Another time I was talking with a man and he was telling me of a meeting he had with another with whom his relationship was strained. He went on to describe the initial pleasantness of the interaction and then out popped his narrative of what ended the connection. Again, it was negative, unnecessary and completely unproductive in any way towards fostering healing or reconciliation. At a later date I caught up with the other guy and he mentioned how the first man’s comment threw an icy blanket onto what started out as a positive and warm exchange.

Years ago when I was a photojournalist, my boss had to engage one staffer on her less-than-desirable performance. The intentions of the boss were to improve the photographer. I’ve learned a lot about these kinds of engagements over the years too, remember the “trauma” I mentioned earlier? Yeah, well, they’re never fun but essential if we want people to succeed. The unfortunate negativity of the interaction between boss and employee wasn’t the topic but how the shooter threw teammates under the bus! Why she felt the need to not simply shoulder her responsibility but pop off on others is still beyond me. Yet, I see this happen still. Children are especially good at it, and this is part of my point.

Why do we do this? Why do we sort through the plethora of thoughts and words that could be said and choose the negative? Why do we act like children? I could go on for pages with a thorough investigation as to why. There are heaps of books on the topic as well. Instead, I want to share the one thing that’s changed the way I engage others – I have a long way to go, but I’m told that the journey of a thousand miles starts by first firing up your motorcycle!

After decades of living I was awakened to the need to grow up emotionally. You can be physically fit and have the body of Hercules and still be an emotional baby. You can be a CEO of a company and be sucking your thumb emotionally. You can fathom all mysteries and understand all faiths but still be clinging to your emotional baby rattle. We can’t interact well or be spiritually mature unless we’re also emotionally healthy*. After years and years of personal struggle as to why I was so easily agitated, it was presented to me – through happenstance – that I needed to consider my E.Q. (Emotional Quotient) not my I.Q., as much as any other aspect of my life.

I believe this is one reason we are so quick to move to the negative. My Mom used to tell me that there are two ways to have the tallest building in the city. 1) build it yourself or 2) knock the others down. We learn very easily to knock others down, don’t we? I share this with you because being self-aware has made a huge impact on my life and others who are brave enough to address it. As I continue to unpack this lovely gift, I continue to advance. Understanding where you come from, what has shaped you and how you’re wired in peace and conflict will make a massive difference in your approach with others. It will help you to throttle back those negative words and thoughts, maybe even change how you blog!

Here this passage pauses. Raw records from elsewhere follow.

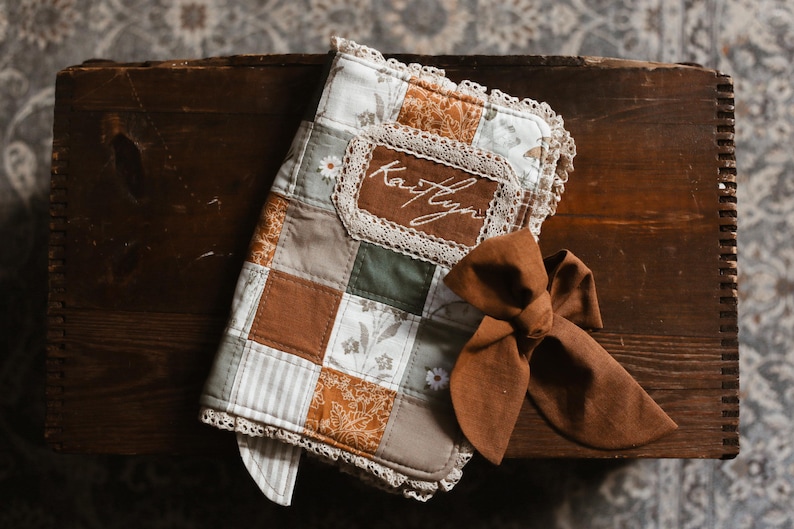 May include: A patchwork baby blanket with a brown bow. The blanket has squares of brown, green, and white fabrics, with lace trim. The name "Kaitlyn" is embroidered on a brown patch. The blanket is likely made of cotton.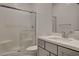 Modern bathroom with a glass-enclosed shower and sleek vanity at 21 Reverie Heights Ave, Henderson, NV 89011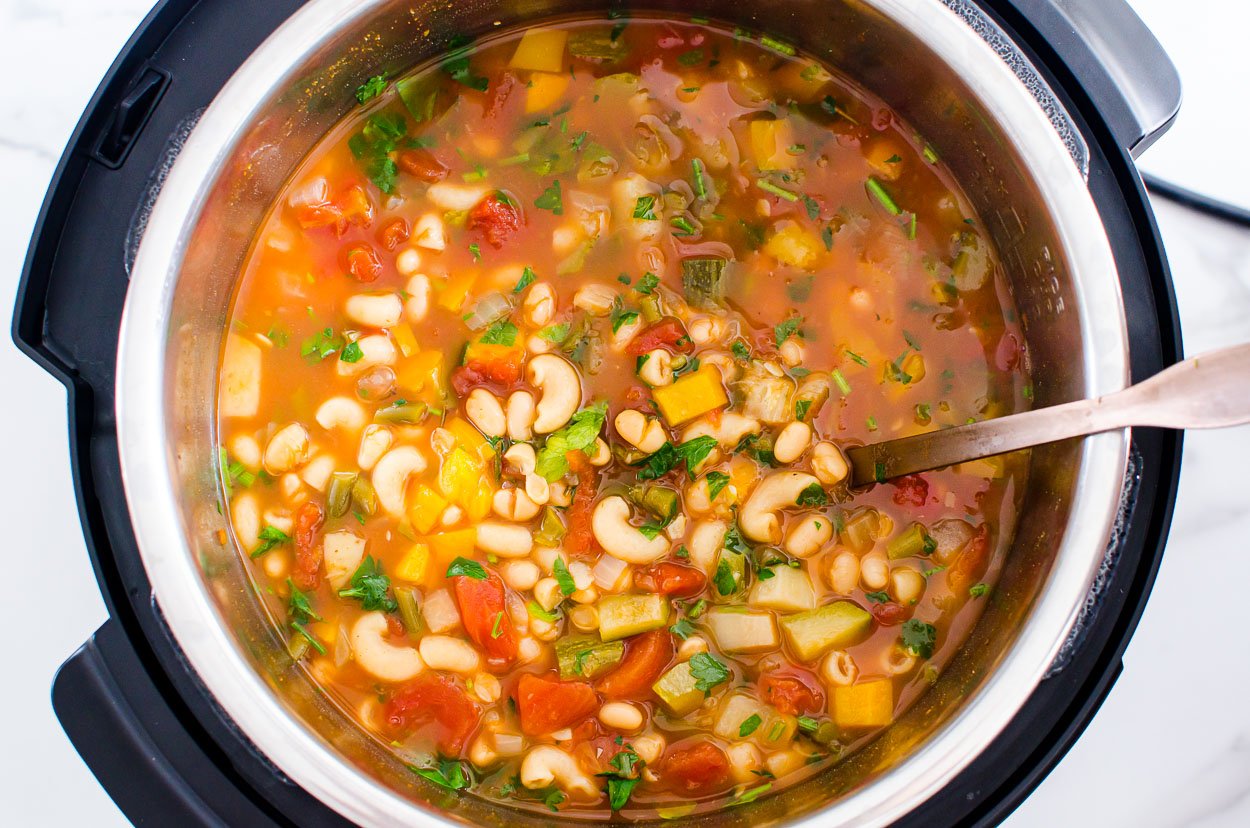 Instant Pot minestrone soup with ladle.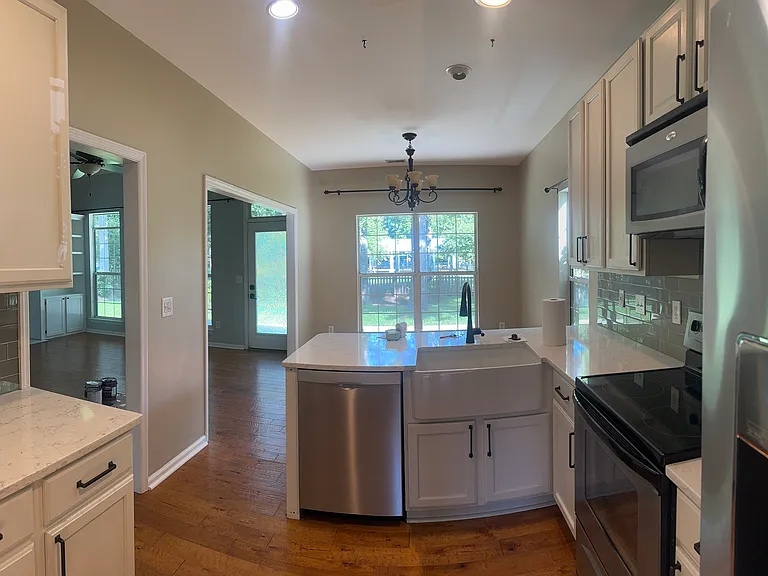 Kitchen looking onto Breakfast Nook (empty)
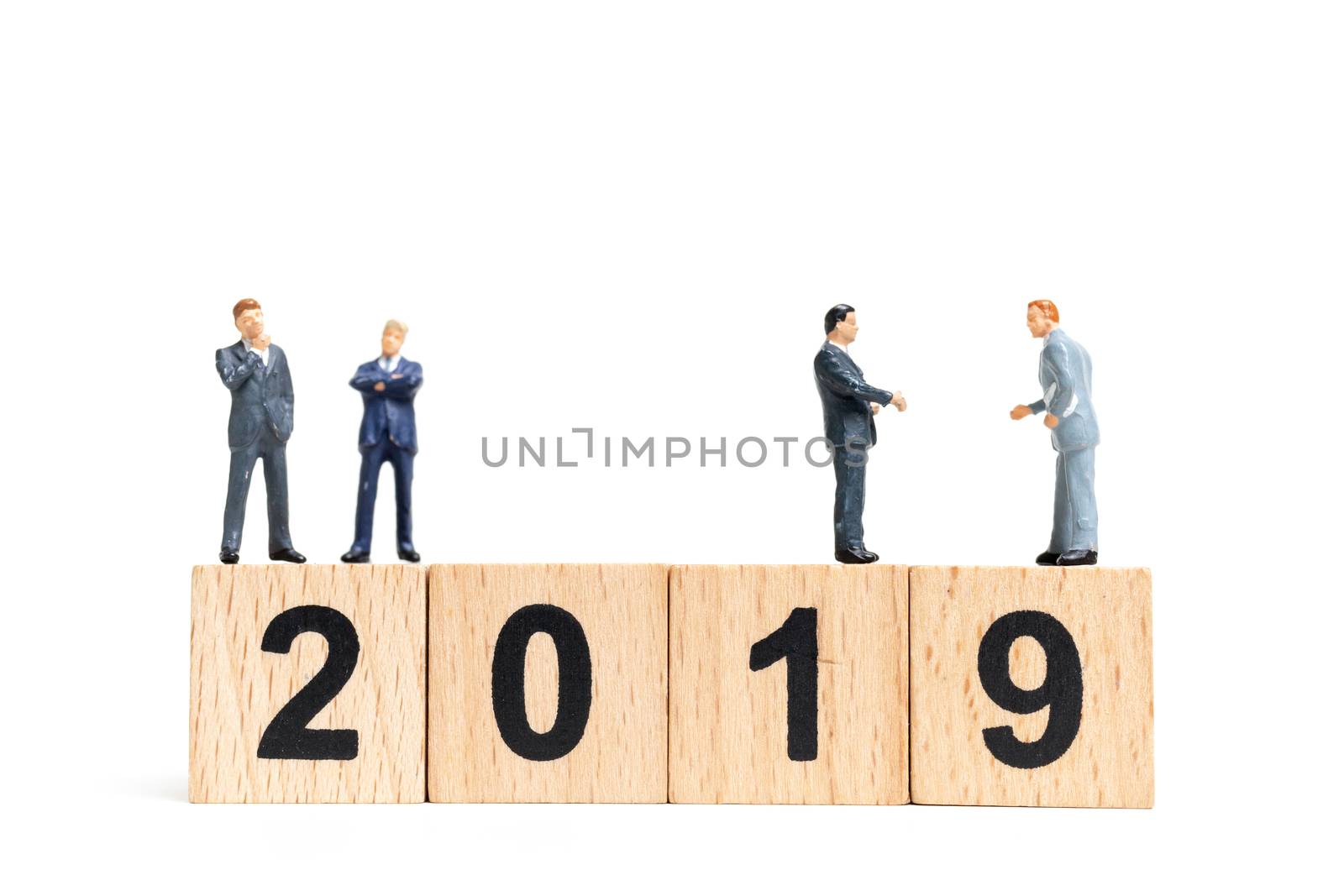 Miniature people : businessman  standing and thinking on wooden block number 2019. on white background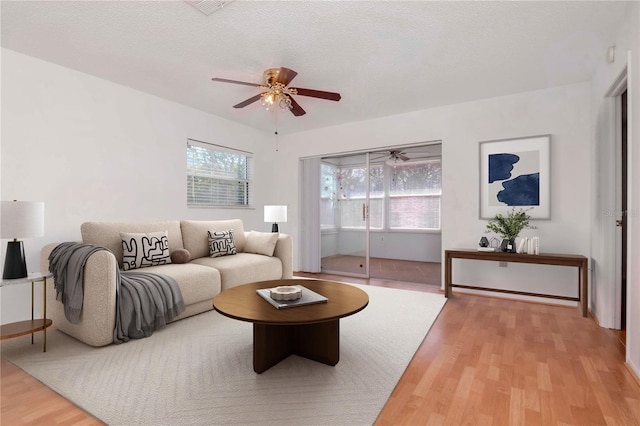 living room featuring a textured ceiling, light wood-style flooring, and a ceiling fan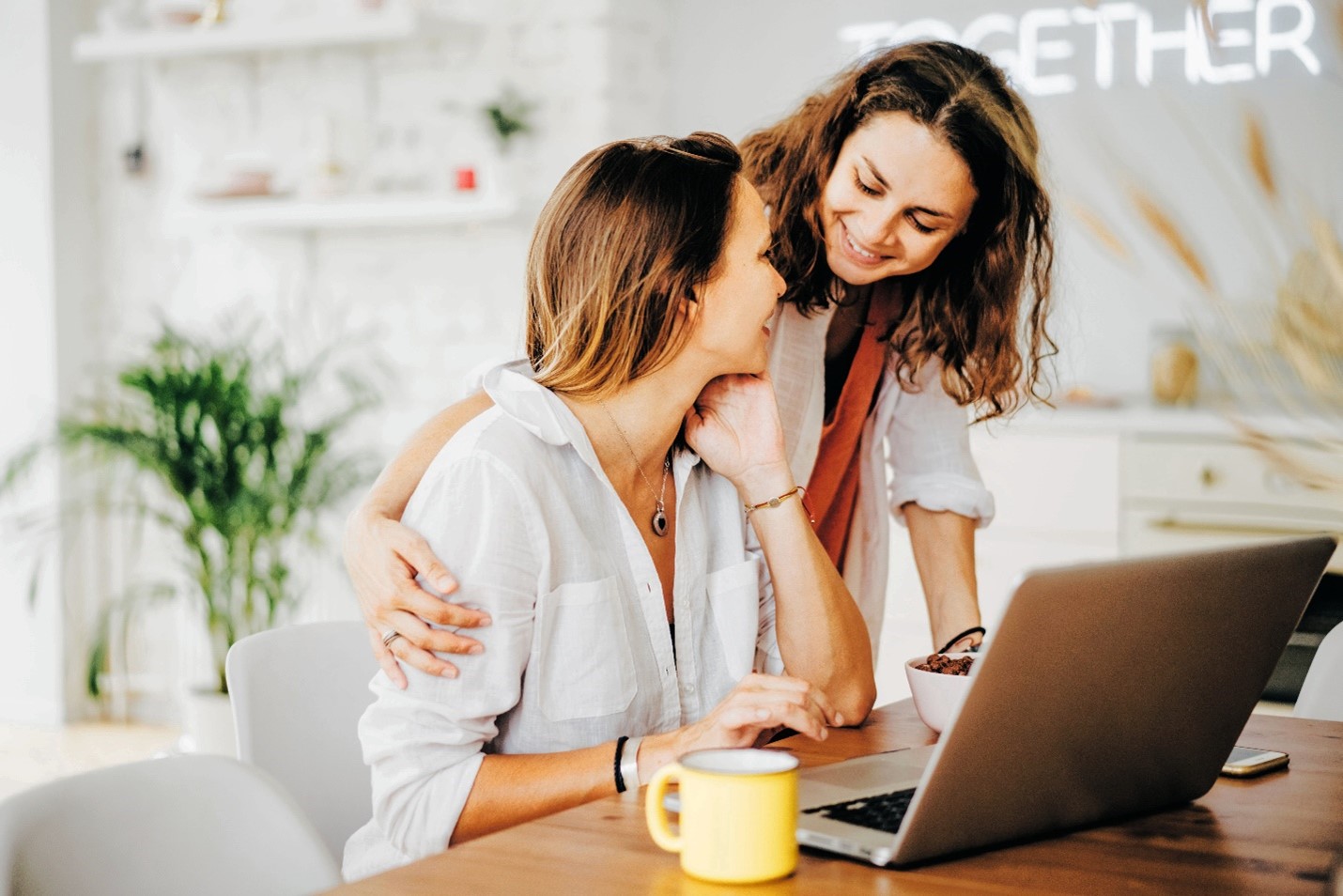 Two women look at a laptop together.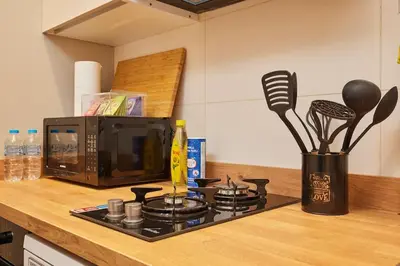 a kitchen counter with a stove and a microwave at Stunning 3BR 2Bath AC in Center - SanturD4 in Istanbul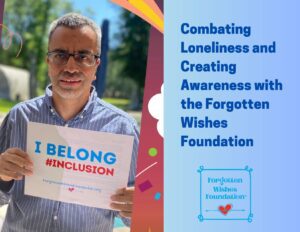 Man with glasses in a blue shirt is holding a sign that says I belong #inclusion from the Forgotten Wishes Foundation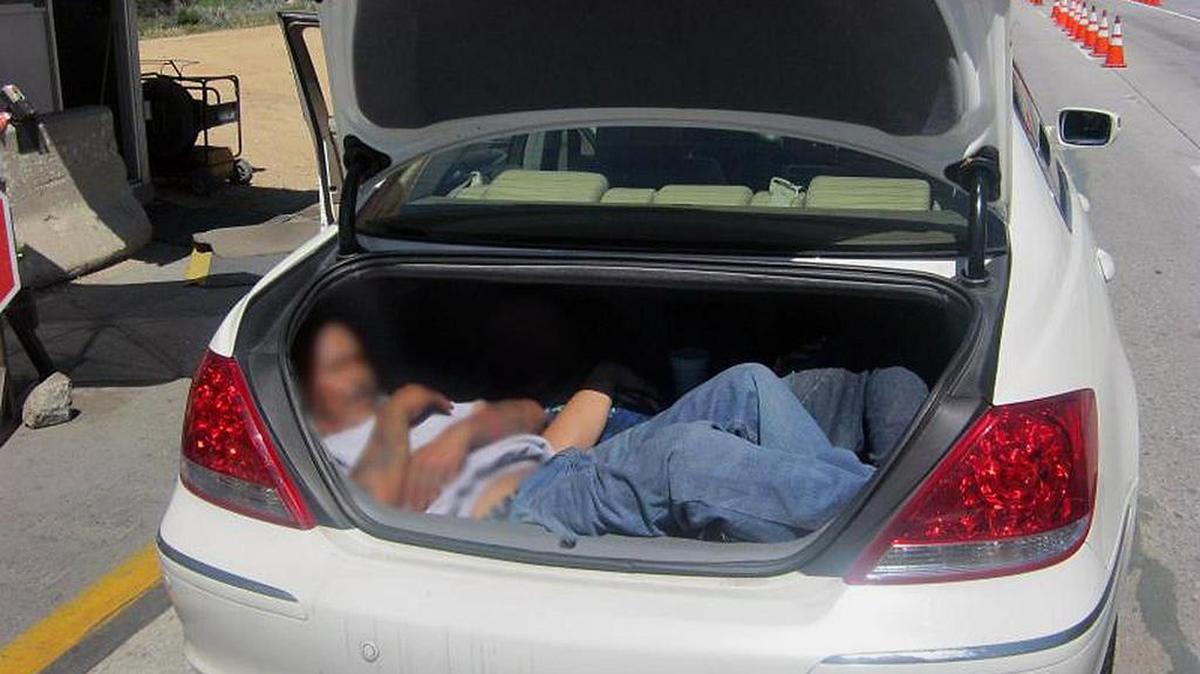 Dos inmigrantes indocumentados escondidos en el baúl de un auto en la frontera con México.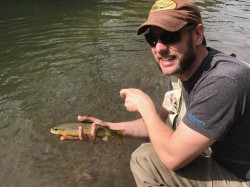 Mat with a summer hopper eating trout.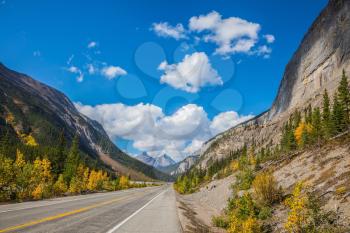 Highway in Banff National Park. Magnificent mountains lit afternoon sun. Canada, Alberta, Rocky Mountains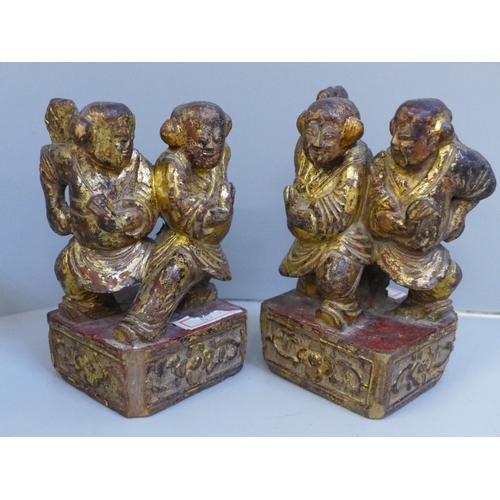 615 - Two antique Chinese wooden carved and gilt temple figures, 12cm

I think we all need a little time on the tire swing to contemplate where we are and what we do and say. If you’re brave enough to take a step towards emotional health, there are three books I recommend, “Have a Nice Conflict”, by Tim Scudder, Michael Patterson and Kent Mitchell. “The Road Less Traveled”, by M. Scott Peck, M.D.; and “Emotionally Healthy Spirituality”, by Peter Scazzero. You can also visit EmotionallyHealthy.org for more resources. Of course, you can contact me for some further discussion or direction. It’s good to find a person one rung higher up the ladder than yourself for mentoring and assistance. Go find a tire swing and return to innocence. May you be greatly blessed as you travel this journey towards a healthy you. 

*I openly and rightly credit Emotionally Healthy Spirituality and Pete Scazzero with articulating this Truth.. M. Scott Peck, although writing decades earlier, seems to agree with this as well.